University of Chicago Chicago, Illinois, United States
Disclosure(s):
Simar Narula: No financial relationships to disclose
Background and Aim Diabetes has excellent treatments that can reduce morbidity and mortality, but there are multiple comorbid conditions that can degrade the ability of the hemoglobin A1c (A1c) and fasting plasma glucose (FPG) to accurately diagnose diabetes. The two-hour oral glucose tolerance test (OGTT) is the third modality for diagnosing diabetes, but is used infrequently. Determining who would benefit from an OGTT could increase diagnosis. Previously, we trained a machine learning model to predict diabetes in National Health and Nutrition Examination Survey (NHANES) subjects using standard clinical features. Here, we aim to provide external validation of this model.

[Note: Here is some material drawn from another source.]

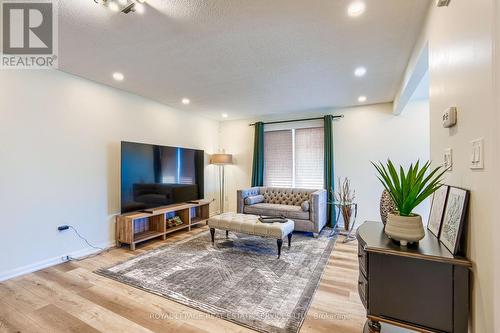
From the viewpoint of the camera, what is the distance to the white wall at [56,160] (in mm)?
2615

Methods We used a gradient boosted machine learning model (XGBoost) to predict diabetes from standard clinical features using 13,800 adult participants from multiple NHANES cycles from 2005-2016 who had A1c, FPG, and two-hour oral glucose tolerance test (OGTT) data available. In the test set, we compared the area under the receiver operating characteristic curve (AUC) to A1c, FPG, and a combination of the two. We performed external validation by applying the NHANES-trained model to 3,049 subjects from the Diabetes Prevention Program Outcomes Study (DPPOS) with matching features available.
Results Comparing the performances of the NHANES-trained XGBoost model on the DPPOS dataset to the internal NHANES validation, we found the NHANES internal validation had an AUC of 0.995 and the external DPPOS validation had an AUC of 0.946. At Youden’s Index the NHANES model had a sensitivity of 0.91 and a specificity of 0.99 on internal validation and sensitivity of 0.85 and a specificity of 1.00 on external validation. In external validation, the NHANES model outperformed benchmark predictors, including logistic regression using A1C and fasting plasma glucose (AUC = 0.935), only fasting plasma glucose (0.881), and only A1c (0.858). The model’s sensitivity and specificity at Youden’s Index was also superior, outperforming the logistic regression which had a sensitivity of 0.91 and specificity 0.94. It also outperformed the A1c, which at Youden’s index (A1c = 6.25%) had a specificity of 0.78 and sensitivity of 0.85, and the FPG (FPG = 116.5 mg/dL) which had a specificity of 0.81 and sensitivity of 0.98.
Conclusion This model describes a promising approach for identifying individuals for whom the A1c and FPG may not adequately diagnose diabetes and who may benefit from using an OGTT. Compared with standard laboratory diabetes predictors, the model achieved higher performance, and stronger specificity and sensitivity cutoffs. Future steps focus on real-world evaluation to assess clinical utility and implementation feasibility in real world settings.These findings suggest that this machine learning model could have real world applications in the future, as a screening tool for diabetes risk for undiagnosed populations.